Japanese auto brake system demo crash echoes Top Gear smash of Mazda CX-5

Mazda logo14 Nov 2013

A POLICE investigation into a crash of a Mazda CX-5 in Japan during a dealership demonstration of the new automatic braking system is focusing on whether the driver adhered to company safety guidelines.

The system – dubbed Smart City Brake Support – is designed to minimise rear-end crashes in urban driving at speeds of between 4 and 30km/h.

In the Japanese incident in Fukaya last week, the CX-5 apparently hit a fence during a safety equipment demonstration, injuring a customer and dealership employee, with the latter suffering a broken arm.

Top Gear’s Jeremy Clarkson also crashed a CX-5 into the back of another vehicle while testing the braking system for a segment on a show filmed earlier this year and screened in Australia in the past week.

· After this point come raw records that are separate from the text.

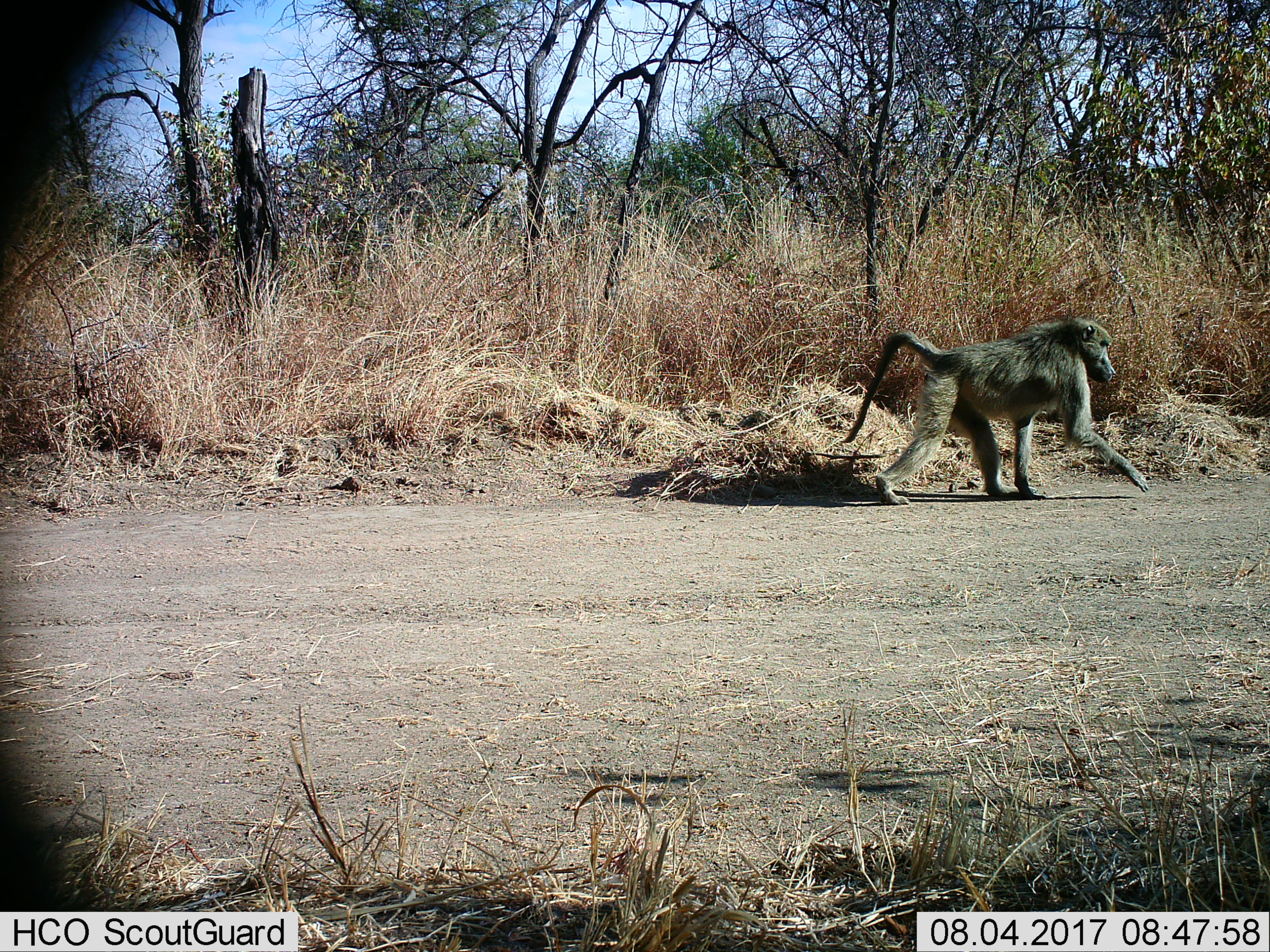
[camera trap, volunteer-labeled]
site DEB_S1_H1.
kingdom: Animalia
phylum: Chordata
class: Mammalia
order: Primates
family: Cercopithecidae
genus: Papio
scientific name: Papio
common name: baboon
Baboon (Papio), count 1. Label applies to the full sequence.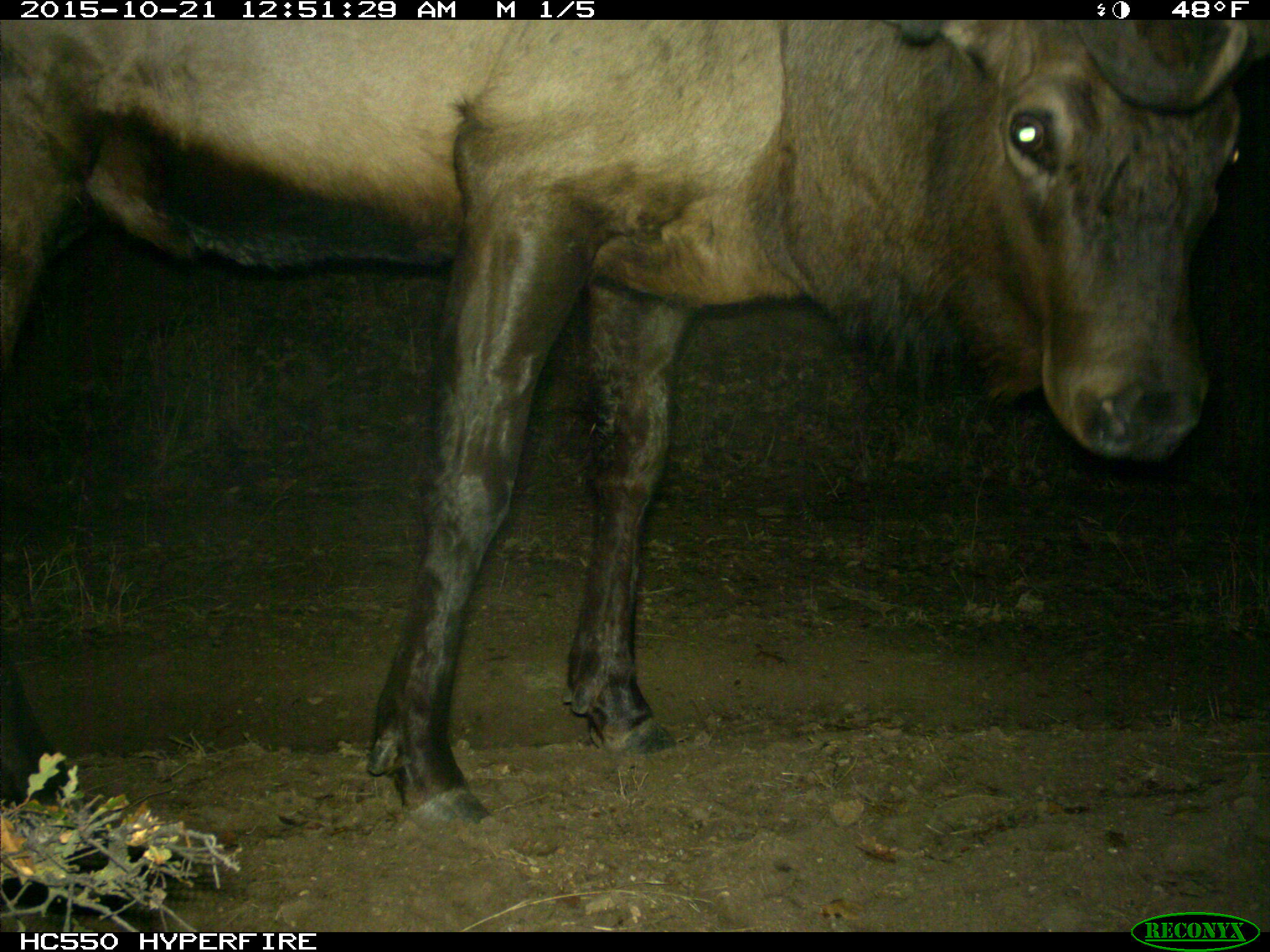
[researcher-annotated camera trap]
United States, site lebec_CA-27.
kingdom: Animalia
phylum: Chordata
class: Mammalia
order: Artiodactyla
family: Cervidae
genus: Cervus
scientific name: Cervus canadensis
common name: elk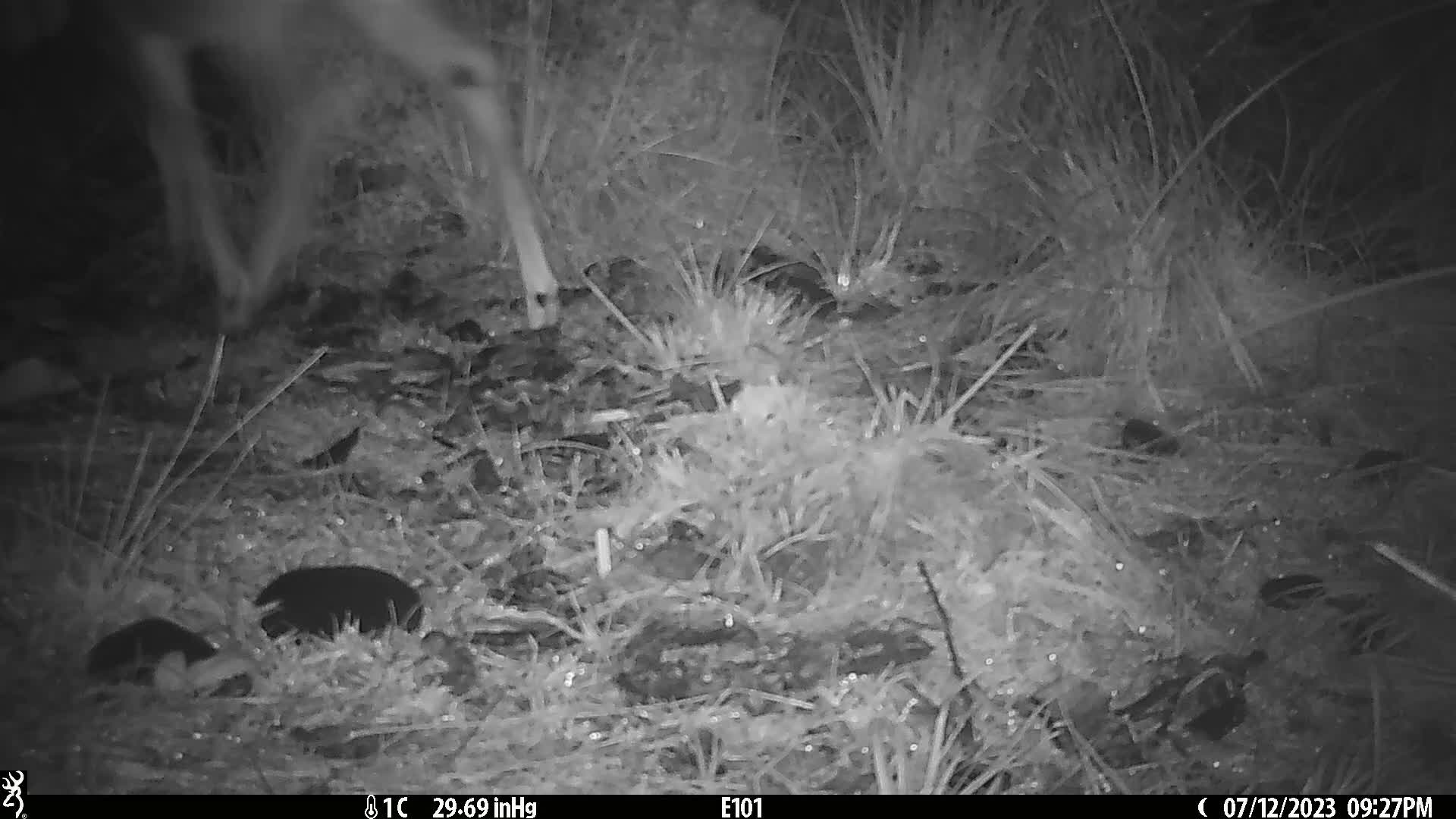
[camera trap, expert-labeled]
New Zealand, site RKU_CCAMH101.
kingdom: Animalia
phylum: Chordata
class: Mammalia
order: Artiodactyla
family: Cervidae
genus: Odocoileus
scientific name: Odocoileus virginianus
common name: white-tailed deer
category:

In that case, Clarkson turned suddenly into the back of the Volkswagen Tiguan, giving the system no chance to detect the obstacle and stop in time. The diesel CX-5’s intercooler was smashed in the impact, requiring it to be towed away for repairs.

In Japan this week, Mazda announced that all such demonstrations had been suspended pending the outcome of the investigation by Japanese police and the introduction of any necessary counter measures.

The automatic braking system, which has just been introduced on the CX-5 range in Australia, uses a laser to detect the vehicle in front and initiate braking to prevent or minimise any impact.

Like all such systems introduced on a wide range of cars from other manufacturers including Volvo, Mercedes-Benz and Subaru, the system is not foolproof.

Mazda says a number of factors can stop the system from operating as expected.

“For this reason, Mazda instructs all dealerships throughout Japan to carry out safety feature demonstration drives only under a strict set of conditions which define elements such as the size, type and distance of the obstacle, surrounding environment, vehicle speed and driver’s actions,” it said in a media release.

Mazda said both it and the dealership were co-operating fully with the police in the investigation “to understand the causes of the accident as soon as possible so that countermeasures to prevent similar accidents occurring in the future can be implemented”.

Although Mazda said it had not received any reports of accidents on public roads due to a malfunction of the auto brake system, the Top Gear incident appeared to be filmed on a public road, or at least a public car-park.

In Australia, the brake system has already been introduced on the Mazda6, and this week was added to the CX-5 Akera flagship as standard equipment, and as an option as part of the safety pack on the mid-range CX-5 Maxx Sport.